The idea was that Europe’s currencies would trade in a tight band with each either. The aim was to bring more stability to currency markets, and provide more certainty on exchange rates for companies trading across borders.
In order to keep currencies within the bands determined by the ERM, governments and central banks had to keep close tabs on money flowing in and out of their economies.
If a country had a ‘hot’ economy, it likely meant that a high demand for that country’s currency. Unless that country counteracted that high demand and sold its currency in the market, it could put pressure on other countries and economies.
Furthermore, problems would increase if countries had set their exchange rate within the ERM at an inappropriately high or low level.
That’s what happened with the UK. Its currency, the pound sterling, was too high, especially relative to the German mark (Germany’s currency at the time, before the euro, was called the ‘mark’ or ‘Deutschemark’).
So, big currency traders began ‘attacking’ the pound by selling it in favour of other currencies.

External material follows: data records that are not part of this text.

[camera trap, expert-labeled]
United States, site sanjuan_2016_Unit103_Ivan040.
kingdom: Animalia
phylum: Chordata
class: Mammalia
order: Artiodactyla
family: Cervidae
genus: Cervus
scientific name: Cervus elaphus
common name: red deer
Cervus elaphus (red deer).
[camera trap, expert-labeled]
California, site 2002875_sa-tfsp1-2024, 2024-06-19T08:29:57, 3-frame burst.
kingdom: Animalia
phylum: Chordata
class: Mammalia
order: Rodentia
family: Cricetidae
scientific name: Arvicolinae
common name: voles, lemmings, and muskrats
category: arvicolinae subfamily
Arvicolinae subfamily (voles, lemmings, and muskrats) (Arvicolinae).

This drove down the pound’s value. That was a problem for its position in the ERM. Remember, currencies were supposed to trade in a tight range.

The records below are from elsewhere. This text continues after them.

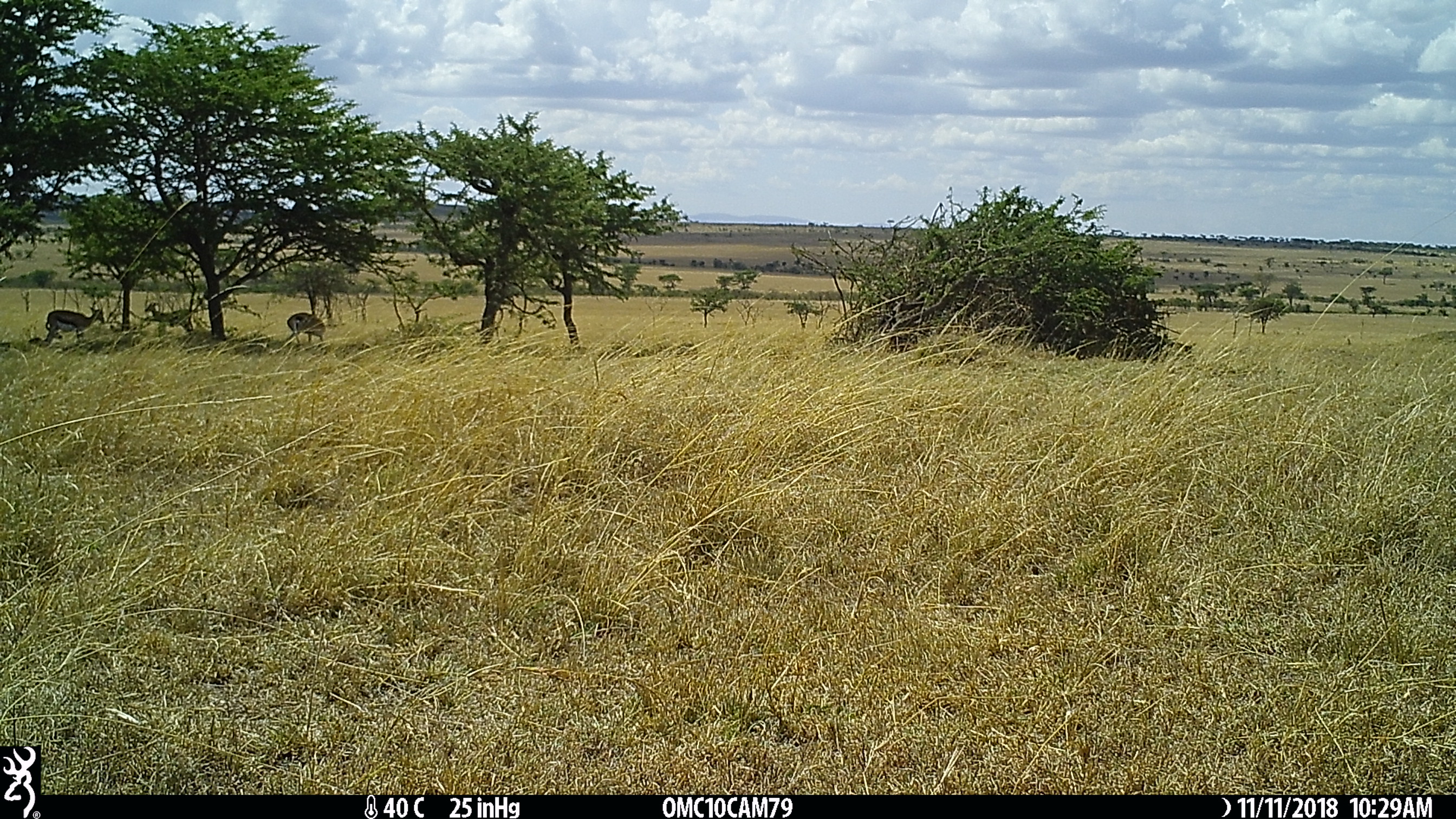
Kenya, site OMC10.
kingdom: Animalia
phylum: Chordata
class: Mammalia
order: Artiodactyla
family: Bovidae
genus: Eudorcas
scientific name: Eudorcas thomsonii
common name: thomon's gazelle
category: gazelle thomsons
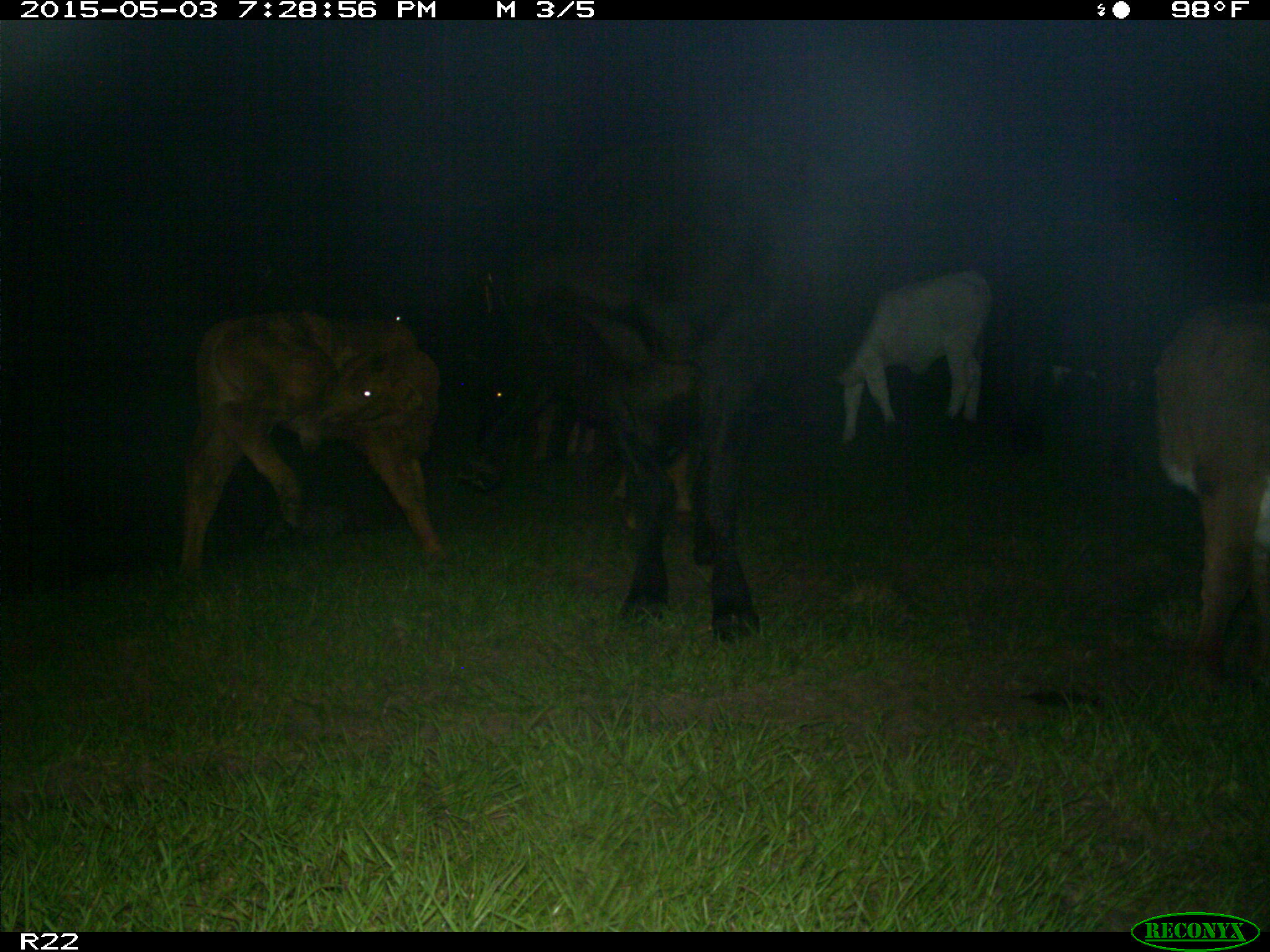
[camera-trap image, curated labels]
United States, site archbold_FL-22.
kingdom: Animalia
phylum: Chordata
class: Mammalia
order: Artiodactyla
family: Bovidae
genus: Bos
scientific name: Bos taurus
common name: domestic cow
Bos taurus (domestic cow).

The short story is that even after the UK government raised official interest rates to 12%, and made a promise (not kept) to raise them on the same day to 15%, the UK government took the pound out of the ERM.
The result? It cost the UK government an estimated £3.4 billion, as it tried to keep the pound in the ERM. The date became known as ‘Black Wednesday’.
As for George Soros. Estimates are that his Quantum Fund bagged a whopping £1 billion profit by short selling the pound.
As you can see, when George Soros finds a target worth betting on (or against) it hits it with everything he’s got.
This time, it’s not the pound he’s after
So, what exactly is it that brings George Soros out of ‘retirement’?
Maybe it’s just a coincidence, but on 23 June this month, the UK holds a referendum on whether to remain in or leave the European Union.
If ever there has been an event in the last 10 years that’s sure to move the currency markets, the UK’s referendum on the EU is it.
Is that Soros’s plan? Is he gunning for the pound again? Maybe. Or, maybe he’s going for a proverbial bigger fish — the euro.
Some analysts believe that the market has already factored in most of the downside for the pound. It’s already down 15% from the 2014 peak. And it had fallen 13% from the 2015 high to the 2016 low.
Since then, it has rebounded.
But the bigger question is whether the euro is most at risk of a Soros attack. Some analysts think that if the UK leaves the EU, it could put the entire European project at risk.
If investors begin to doubt the stability and sustainability of the EU, that could have a knock-on effect on the euro…which could send it spinning lower, and result in higher interest rates for Europe’s already heavily indebted nations.
A resumption of the Eurozone debt crisis, along with a crisis in confidence for the euro, would spell trouble. And given the much bigger size of the currency markets today, and the much bigger size of Soros’s wealth, a successful and profitable attack on the euro could make his profits from Black Wednesday look like chump change.
George is back. Watch the euro. We will.